Sentada sozinha (Luciene Carris)

15/07/2020

Textão de Luciene Carris

A incerteza e a insegurança causada pelo Covid-19 aprofundaram o uso de substâncias lícitas e ilícitas. A busca pela cura do vírus mortal excluiu um outro problema que nos últimos anos, pelo menos no Brasil, estava sendo ignorado pelas esferas governamentais, mas se aprofundou nos últimos meses. Com o isolamento social, a ansiedade, o estresse e a depressão, bem como o aumento dos casos de suicídio, são dados relevantes que expõem o debate necessário sobre o problema da saúde mental dos brasileiros. Apesar de acreditarmos que o distanciamento social seja temporário, os danos podem ser irreversíveis.

A atual situação político-econômica e o medo do contágio pelo inimigo invisível não devem ser desprezados. São tempos de empresas fechadas, do impedimento de usar espaços ao ar livre para recreação ou para prática de esportes, do encontro com amigos e familiares, da transferência do trabalho para casa através do homme office e da expansão das aulas remotas, diga-se de passagem, que é uma realidade restrita à uma determinada parcela da sociedade brasileira. Então, como manter a sanidade nesses tempos de Covid-19?

O abuso do consumo do álcool, do tabaco e de antidepressivos ou ansiolíticos é um fato conhecido no Brasil. Mesmo com o fechamento dos bares e restaurantes durante a quarentena, não houve uma política de restrição de vendas de bebidas alcoólicas. Um outro dado curioso, de acordo com os veículos de comunicação, é que o fechamento das fronteiras e as restrições de viagem vêm interferindo no mercado de drogas ilícitas nos Estados Unidos. Não há dados concretos para a conjuntura atual no país. Porém, podemos especular que a situação por aqui seja semelhante. Contudo, no início da pandemia, foi disseminado o boato inverossímil de que a cocaína poderia curar infectados, fake news prontamente desmentida por infectologistas e até pelo Ministério da Saúde.

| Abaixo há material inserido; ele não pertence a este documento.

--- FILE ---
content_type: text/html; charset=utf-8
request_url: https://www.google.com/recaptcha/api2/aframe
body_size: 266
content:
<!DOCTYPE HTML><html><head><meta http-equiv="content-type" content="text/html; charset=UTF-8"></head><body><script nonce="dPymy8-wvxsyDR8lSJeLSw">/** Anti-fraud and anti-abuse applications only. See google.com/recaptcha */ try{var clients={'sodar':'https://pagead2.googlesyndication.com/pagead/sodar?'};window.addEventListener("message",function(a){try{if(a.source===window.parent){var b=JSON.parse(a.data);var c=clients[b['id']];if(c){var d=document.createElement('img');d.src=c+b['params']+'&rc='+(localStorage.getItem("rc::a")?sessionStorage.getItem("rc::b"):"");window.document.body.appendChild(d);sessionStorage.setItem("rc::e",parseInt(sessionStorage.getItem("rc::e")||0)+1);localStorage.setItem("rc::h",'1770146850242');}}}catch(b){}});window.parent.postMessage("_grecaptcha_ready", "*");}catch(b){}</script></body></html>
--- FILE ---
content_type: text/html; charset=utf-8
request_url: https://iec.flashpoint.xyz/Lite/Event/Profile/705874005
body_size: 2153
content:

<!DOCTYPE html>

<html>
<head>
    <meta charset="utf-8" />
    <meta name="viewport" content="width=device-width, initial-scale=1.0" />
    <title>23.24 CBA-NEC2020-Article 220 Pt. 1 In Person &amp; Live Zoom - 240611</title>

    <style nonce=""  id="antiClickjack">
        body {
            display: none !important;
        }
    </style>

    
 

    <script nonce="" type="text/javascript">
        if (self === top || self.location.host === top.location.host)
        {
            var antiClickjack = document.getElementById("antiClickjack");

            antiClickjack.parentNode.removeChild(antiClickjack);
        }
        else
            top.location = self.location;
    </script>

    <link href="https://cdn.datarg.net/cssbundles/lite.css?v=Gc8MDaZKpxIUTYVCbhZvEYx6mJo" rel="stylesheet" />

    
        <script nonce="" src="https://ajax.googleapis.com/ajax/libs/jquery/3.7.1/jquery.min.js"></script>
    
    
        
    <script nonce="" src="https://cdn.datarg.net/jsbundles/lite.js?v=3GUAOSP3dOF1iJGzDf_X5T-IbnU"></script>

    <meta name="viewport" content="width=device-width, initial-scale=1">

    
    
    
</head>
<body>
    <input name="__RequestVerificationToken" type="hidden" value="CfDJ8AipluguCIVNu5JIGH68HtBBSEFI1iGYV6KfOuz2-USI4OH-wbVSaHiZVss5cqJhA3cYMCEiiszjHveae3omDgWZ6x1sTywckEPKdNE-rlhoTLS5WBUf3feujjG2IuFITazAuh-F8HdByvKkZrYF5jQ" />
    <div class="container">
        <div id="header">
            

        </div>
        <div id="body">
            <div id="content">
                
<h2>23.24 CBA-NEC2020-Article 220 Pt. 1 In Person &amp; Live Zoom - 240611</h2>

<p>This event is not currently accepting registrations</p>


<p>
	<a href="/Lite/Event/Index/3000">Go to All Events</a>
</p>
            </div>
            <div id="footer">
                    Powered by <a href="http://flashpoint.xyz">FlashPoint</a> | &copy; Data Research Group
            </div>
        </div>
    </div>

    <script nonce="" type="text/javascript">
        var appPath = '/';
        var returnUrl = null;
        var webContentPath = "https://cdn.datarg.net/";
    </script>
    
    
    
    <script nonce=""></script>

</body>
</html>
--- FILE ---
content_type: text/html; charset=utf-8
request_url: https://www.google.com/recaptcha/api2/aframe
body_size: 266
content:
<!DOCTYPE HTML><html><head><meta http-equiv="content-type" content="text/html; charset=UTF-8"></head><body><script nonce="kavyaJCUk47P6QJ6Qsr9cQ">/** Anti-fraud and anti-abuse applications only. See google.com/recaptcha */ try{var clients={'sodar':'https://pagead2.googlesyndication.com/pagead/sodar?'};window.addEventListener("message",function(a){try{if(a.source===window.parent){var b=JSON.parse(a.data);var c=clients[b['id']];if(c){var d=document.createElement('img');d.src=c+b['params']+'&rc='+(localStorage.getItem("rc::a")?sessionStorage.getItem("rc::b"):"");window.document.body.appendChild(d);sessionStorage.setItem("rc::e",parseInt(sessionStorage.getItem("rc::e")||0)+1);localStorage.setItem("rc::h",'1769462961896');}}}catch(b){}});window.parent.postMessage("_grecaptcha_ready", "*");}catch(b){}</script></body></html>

Enquanto a pandemia avança, o consumo de pornografia aumenta exponencialmente na internet, bem como o mercado de jogos eletrônicos via streaming. O crescimento significativo de assinaturas nestes setores têm sido uma forma artificial de buscar uma forma alternativa de escapismo ao confinamento. Segundo a Organização Mundial de Saúde, o vício em jogos de videogame foi considerado um distúrbio, bem como o sexo compulsivo. Para muitos, a inesperada pandemia do Covid-19 justifica o consumo de coisas que podem dar algum tipo de prazer como a comida, a bebida, as compras e as drogas ilícitas, etecetera. Sem esquecer de mencionar o aumento do nosso tempo útil nas redes sociais e em aplicativos de mensagens que trazem para alguns um certo tipo de prazer.

Como lidar com a monotonia do cotidiano em tempos pandêmicos? É bem verdade que no Rio de Janeiro já iniciou a flexibilização da quarentena com a abertura do comércio, mas isso não significa que a angústia e a incerteza em relação ao futuro tenham se encerrado. Ultrapassamos a cifra de 72 mil óbitos ocasionados pelo vírus misterioso em todo território nacional sem a descoberta de uma vacina eficaz.

Por ora, continuamos seguindo as nossas rotinas, sobrevivendo, cada um como pode. No meu caso, eu encerro esse breve texto observando a minha taça abastecida por um vinho tinto chileno Malbec, que usualmente me acompanha nas minhas escritas e reflexões. Pois, não me encontro assim tão distante da realidade de outros semelhantes. E por que não?

Um líquido tão precioso, presente nas festas de Baco, na transfiguração cristã do sangue divino e que possui um sentido histórico-antropológico para civilização ocidental bem que merece uma deferência especial. Então, encerro com uma homenagem do escritor alemão Johann Wolfgang von Goethe (1749-1832), um dos expoentes da literatura universal, que assim lhe fez essa bela homenagem em 1819: Sentado sozinho, haveria melhor lugar? O meu vinho. Bebo sozinho. Ninguém a me incomodar, e eu nas ideias a viajar.

Luciene Carris é historiadora e escritora.